Les autres pays de la coalition se sont d'ailleurs montrés beaucoup plus généreux que la France avec leurs « supplétifs ». «Les autres pays de la coalition ont délivré massivement des visas pour protéger les personnels qui ont travaillé avec eux », détaille Caroline Decroix. « En Allemagne ou l'Angleterre, on est à 500 ou 600 visas, en France on est à 73 et cela alors qu'on avait beaucoup plus de soldats sur place».

Dans les faits donc, et malgré des discours de bonnes intentions du ministre de la Défense, Jean-Yves Le Drian, de nombreux anciens interprètes de l'armée n'ont pas obtenu de visa malgré leur aide précieuse apportée à la France. Le Canard enchaînérévèle par exemple cette note d'un général à propos d'un interprète recalé : «Au service d'une unité combattante durant dix-huis mois, il a subi par quatre fois des actions de feu». Insuffisant pour venir en France en raison d'une «vision religieuse de la vie, peu compatible avec un projet d'intégration en France».

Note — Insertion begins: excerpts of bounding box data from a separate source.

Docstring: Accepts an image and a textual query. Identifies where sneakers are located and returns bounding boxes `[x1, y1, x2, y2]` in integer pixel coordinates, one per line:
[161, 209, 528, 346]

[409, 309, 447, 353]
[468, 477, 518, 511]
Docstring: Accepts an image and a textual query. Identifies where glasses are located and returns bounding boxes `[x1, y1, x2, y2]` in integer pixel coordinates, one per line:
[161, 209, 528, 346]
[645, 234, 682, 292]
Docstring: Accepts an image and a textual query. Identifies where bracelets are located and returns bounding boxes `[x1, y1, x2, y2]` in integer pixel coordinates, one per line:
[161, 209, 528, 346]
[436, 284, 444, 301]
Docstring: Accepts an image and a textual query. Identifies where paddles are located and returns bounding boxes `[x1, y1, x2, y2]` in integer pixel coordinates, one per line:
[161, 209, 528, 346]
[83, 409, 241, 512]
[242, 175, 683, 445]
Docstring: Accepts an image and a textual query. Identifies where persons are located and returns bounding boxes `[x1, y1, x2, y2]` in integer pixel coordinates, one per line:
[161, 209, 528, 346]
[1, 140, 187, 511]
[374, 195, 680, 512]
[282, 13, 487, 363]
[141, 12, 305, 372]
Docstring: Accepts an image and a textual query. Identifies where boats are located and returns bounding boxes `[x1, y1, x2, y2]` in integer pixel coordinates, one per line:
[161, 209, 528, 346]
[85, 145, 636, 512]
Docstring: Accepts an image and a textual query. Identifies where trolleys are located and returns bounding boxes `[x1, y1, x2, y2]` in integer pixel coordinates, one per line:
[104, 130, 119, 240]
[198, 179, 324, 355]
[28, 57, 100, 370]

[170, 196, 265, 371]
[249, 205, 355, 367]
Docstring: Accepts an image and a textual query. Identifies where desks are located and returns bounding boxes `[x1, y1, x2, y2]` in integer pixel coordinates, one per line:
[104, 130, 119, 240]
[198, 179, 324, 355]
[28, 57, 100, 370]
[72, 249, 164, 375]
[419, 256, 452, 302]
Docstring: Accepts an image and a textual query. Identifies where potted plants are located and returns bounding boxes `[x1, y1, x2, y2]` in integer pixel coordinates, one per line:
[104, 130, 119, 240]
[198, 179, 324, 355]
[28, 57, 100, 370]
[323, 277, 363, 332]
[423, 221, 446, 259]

Face à cette situation, 35 avocats travaillent donc pour faire bouger les choses et permettre à 160 anciens interprètes de l'armée de vivre leur vie loin des menaces, en France. Quitte à passer par une action en justice, comme cela a été le cas en Grande Bretagne. «Si rien ne bouge, on multipliera les référés liberté», prévient Caroline Decroix. «Mais le sujet est compliqué, car il n'y a pas de fondement juridique, c'est uniquement une mesure discrétionnaire. Mais c'est avant tout un droit pour tout contractuel de l’administration d'être protégé en cas d'attaques fondées sur son travail».

 

«La France a des devoirs envers ses personnels ; elle ne s'y dérobera pas. Si le fait d'avoir travaillé avec la France ne peut ouvrir un droit absolu à s'y installer, la réalité du risque encouru doit évidemment être prise en compte», a estimé Laurent Fabius sur la question en avril dernier. Mais à Kaboul, rien ne change, et des centaines d'interprètes attendent de quitter le pays, et les menaces de mort.